Work instruction: Copy, from the listing, every line in which the string "Zealand" is present.

##############################

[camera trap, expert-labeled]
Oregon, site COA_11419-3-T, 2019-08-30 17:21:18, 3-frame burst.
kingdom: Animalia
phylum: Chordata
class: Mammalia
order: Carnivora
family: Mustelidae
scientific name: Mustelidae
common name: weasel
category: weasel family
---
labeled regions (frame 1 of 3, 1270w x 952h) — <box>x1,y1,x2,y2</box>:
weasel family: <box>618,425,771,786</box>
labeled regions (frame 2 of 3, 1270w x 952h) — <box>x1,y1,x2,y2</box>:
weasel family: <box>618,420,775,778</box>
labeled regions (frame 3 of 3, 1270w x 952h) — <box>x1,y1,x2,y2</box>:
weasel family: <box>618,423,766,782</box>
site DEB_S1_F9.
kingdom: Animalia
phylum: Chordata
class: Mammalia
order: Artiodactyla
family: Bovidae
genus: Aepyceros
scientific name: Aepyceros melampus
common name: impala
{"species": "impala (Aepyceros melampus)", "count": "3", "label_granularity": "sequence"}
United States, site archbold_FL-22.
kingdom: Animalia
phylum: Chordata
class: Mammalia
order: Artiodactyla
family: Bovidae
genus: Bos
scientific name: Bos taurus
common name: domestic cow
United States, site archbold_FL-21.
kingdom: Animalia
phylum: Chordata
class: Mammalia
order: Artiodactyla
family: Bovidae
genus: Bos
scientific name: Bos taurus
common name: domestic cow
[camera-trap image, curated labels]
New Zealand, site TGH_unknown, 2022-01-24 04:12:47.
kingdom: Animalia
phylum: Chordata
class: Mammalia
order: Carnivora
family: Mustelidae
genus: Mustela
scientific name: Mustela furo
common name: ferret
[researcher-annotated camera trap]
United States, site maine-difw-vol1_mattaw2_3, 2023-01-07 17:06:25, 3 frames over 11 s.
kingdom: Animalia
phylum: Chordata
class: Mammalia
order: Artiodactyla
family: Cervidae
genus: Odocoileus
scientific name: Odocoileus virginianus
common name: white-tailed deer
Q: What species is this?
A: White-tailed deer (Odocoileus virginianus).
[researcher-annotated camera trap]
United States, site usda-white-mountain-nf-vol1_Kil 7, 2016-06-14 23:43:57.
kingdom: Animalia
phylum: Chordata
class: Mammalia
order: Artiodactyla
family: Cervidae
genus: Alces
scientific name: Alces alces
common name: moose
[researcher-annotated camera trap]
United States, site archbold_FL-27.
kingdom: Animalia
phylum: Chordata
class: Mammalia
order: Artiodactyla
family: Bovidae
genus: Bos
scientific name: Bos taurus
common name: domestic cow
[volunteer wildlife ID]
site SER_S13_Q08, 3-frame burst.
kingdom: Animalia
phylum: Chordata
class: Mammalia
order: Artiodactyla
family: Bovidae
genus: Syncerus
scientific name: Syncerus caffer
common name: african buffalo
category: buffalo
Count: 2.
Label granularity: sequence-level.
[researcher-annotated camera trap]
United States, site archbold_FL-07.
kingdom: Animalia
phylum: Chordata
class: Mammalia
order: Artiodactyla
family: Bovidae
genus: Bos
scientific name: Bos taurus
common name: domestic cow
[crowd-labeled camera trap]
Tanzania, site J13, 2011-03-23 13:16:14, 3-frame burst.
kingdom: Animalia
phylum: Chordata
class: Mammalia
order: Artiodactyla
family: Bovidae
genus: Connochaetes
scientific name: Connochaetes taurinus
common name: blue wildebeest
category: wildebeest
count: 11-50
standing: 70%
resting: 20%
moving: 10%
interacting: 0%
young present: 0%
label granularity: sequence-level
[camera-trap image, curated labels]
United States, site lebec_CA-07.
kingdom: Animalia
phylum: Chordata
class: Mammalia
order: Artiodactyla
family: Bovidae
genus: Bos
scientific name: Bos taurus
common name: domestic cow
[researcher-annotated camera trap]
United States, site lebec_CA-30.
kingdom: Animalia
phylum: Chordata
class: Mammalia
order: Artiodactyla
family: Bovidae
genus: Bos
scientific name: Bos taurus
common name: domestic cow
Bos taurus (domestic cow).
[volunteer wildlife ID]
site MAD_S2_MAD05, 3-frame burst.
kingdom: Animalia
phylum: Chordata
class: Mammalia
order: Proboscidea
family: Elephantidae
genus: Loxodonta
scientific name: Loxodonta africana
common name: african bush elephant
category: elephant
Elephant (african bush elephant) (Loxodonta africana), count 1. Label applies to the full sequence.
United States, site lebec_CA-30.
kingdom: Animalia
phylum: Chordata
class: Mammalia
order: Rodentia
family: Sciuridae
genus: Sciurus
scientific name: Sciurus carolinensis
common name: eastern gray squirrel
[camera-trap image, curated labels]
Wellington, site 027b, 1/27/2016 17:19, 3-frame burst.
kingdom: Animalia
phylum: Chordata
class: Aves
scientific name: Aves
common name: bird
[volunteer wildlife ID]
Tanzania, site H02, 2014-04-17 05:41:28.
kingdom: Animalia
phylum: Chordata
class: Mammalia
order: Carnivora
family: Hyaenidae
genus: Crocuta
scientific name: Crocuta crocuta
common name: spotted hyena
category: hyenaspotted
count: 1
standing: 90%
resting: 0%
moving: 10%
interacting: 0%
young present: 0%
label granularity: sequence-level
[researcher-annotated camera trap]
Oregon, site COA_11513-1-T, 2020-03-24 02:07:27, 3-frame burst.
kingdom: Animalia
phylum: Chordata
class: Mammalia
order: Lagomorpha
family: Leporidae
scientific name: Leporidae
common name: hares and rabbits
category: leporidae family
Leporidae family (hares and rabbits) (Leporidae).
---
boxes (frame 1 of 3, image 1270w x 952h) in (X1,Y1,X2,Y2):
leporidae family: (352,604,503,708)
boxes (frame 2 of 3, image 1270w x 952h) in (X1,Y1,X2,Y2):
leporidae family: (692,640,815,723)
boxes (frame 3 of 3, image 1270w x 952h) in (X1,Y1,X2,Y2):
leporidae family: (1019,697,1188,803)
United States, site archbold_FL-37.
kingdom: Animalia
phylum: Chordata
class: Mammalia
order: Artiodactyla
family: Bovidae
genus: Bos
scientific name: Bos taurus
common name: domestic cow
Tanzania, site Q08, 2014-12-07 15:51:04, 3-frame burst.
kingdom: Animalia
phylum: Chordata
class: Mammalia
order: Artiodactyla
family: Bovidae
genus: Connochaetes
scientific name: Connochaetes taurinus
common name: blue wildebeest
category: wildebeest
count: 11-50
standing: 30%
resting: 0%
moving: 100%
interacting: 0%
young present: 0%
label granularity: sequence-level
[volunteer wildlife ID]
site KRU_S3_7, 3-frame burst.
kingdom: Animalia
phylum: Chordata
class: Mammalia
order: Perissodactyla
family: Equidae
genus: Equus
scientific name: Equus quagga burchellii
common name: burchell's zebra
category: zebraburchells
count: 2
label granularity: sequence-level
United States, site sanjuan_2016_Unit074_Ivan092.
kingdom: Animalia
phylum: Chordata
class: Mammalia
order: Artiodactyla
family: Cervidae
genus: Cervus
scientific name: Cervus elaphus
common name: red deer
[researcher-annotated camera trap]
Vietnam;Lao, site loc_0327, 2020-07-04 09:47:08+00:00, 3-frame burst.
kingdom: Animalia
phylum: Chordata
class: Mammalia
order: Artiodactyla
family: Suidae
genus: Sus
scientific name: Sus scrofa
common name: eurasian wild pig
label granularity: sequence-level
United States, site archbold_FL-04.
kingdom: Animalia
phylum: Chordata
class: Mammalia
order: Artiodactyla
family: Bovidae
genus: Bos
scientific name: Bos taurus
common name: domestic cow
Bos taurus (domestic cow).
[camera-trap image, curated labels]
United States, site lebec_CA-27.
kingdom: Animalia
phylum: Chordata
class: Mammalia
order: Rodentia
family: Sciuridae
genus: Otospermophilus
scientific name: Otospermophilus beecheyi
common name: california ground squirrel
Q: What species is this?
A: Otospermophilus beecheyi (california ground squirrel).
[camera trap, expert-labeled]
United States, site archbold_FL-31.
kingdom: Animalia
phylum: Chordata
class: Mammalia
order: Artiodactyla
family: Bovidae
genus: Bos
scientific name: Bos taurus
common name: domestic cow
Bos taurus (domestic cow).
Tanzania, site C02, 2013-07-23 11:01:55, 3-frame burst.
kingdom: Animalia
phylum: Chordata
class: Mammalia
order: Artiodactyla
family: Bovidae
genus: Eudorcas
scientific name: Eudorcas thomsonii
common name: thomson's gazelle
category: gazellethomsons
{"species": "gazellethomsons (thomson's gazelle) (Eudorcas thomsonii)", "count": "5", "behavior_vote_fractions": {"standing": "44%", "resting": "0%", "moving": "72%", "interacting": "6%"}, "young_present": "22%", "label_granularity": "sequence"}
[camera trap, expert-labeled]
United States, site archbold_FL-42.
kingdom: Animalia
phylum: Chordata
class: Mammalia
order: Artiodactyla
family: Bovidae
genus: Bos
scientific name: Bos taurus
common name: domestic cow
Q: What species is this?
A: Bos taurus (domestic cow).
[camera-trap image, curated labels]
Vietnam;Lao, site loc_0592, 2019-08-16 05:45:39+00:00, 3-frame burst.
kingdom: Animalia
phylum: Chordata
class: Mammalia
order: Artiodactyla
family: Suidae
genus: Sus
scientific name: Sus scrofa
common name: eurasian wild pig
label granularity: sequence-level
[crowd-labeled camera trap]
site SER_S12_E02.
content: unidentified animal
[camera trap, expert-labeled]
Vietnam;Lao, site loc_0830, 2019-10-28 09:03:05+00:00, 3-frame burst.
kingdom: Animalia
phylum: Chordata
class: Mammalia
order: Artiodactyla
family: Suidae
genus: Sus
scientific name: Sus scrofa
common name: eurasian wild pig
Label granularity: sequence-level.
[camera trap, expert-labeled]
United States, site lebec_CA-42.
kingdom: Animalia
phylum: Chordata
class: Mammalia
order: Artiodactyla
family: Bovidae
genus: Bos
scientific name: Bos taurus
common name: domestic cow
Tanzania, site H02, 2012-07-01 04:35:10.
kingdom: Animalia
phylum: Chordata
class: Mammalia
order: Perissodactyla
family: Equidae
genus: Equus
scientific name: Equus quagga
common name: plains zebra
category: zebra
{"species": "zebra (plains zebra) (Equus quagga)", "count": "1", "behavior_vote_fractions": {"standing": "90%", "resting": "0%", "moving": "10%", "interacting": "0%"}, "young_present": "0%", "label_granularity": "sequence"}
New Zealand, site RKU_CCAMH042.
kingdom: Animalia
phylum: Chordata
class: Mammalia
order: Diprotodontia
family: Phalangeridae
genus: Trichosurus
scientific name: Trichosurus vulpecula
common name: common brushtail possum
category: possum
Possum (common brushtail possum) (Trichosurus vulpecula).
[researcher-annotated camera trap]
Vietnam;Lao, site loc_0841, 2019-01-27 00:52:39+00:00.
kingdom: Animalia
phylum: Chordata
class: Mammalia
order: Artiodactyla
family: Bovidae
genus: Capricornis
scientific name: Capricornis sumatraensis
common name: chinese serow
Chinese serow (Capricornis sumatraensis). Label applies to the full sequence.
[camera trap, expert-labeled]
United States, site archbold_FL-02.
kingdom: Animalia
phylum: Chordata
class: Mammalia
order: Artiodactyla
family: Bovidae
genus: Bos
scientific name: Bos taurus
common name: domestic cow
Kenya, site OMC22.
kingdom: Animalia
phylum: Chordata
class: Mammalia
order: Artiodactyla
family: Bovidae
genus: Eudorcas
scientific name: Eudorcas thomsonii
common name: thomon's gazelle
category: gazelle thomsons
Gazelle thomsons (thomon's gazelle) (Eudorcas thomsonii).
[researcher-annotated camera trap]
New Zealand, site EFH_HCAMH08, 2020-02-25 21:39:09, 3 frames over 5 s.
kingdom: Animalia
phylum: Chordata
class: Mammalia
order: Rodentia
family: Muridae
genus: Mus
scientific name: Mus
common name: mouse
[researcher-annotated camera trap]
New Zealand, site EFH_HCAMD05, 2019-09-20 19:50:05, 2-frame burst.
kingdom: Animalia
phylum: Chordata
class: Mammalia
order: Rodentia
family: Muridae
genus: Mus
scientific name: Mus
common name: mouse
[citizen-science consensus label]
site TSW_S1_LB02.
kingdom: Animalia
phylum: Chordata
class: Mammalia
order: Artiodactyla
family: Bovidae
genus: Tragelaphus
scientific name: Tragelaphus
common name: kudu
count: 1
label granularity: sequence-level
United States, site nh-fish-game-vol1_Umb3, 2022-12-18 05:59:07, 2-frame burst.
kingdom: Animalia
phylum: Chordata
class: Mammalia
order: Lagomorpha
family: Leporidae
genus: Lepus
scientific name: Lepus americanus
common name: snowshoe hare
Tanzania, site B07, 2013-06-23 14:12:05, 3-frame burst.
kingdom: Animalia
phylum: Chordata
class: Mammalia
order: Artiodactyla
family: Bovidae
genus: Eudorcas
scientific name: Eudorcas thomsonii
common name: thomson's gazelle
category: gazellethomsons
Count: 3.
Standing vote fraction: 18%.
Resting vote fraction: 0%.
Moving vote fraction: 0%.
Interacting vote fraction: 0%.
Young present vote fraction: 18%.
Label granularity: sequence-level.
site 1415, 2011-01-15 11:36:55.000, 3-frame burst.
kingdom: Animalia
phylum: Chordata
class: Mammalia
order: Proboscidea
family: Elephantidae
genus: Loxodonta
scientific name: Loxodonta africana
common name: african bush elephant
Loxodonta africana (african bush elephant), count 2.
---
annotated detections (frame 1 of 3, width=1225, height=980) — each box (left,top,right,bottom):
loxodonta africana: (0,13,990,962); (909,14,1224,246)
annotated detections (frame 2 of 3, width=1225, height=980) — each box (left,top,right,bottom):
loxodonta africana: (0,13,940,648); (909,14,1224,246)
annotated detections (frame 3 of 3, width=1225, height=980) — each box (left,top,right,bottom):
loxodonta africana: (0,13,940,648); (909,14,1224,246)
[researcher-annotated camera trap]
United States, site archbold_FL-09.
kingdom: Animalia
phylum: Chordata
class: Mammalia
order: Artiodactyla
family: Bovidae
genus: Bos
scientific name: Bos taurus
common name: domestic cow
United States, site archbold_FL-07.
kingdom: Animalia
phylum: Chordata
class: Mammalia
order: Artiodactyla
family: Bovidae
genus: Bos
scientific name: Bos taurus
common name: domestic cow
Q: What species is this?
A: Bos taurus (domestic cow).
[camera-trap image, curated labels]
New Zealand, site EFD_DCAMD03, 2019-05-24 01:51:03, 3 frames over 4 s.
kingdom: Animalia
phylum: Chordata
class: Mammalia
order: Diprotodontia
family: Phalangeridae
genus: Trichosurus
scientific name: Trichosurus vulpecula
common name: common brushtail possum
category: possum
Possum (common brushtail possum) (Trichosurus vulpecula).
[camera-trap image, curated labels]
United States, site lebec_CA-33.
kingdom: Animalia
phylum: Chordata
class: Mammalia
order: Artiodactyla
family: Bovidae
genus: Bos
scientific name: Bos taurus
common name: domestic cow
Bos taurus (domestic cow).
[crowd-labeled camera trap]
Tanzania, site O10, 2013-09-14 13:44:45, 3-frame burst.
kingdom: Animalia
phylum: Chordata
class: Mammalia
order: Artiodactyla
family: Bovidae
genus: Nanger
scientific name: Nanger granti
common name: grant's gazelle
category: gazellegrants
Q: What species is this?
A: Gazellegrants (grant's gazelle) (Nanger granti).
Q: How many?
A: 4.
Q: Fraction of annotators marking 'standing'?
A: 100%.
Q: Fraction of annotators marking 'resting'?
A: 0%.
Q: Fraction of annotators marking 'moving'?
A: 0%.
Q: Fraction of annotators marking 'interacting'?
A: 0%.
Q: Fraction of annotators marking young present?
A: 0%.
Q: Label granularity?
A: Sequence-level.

##############################

Exercise output:
New Zealand, site TGH_unknown, 2022-01-24 04:12:47.
New Zealand, site RKU_CCAMH042.
New Zealand, site EFH_HCAMH08, 2020-02-25 21:39:09, 3 frames over 5 s.
New Zealand, site EFH_HCAMD05, 2019-09-20 19:50:05, 2-frame burst.
New Zealand, site EFD_DCAMD03, 2019-05-24 01:51:03, 3 frames over 4 s.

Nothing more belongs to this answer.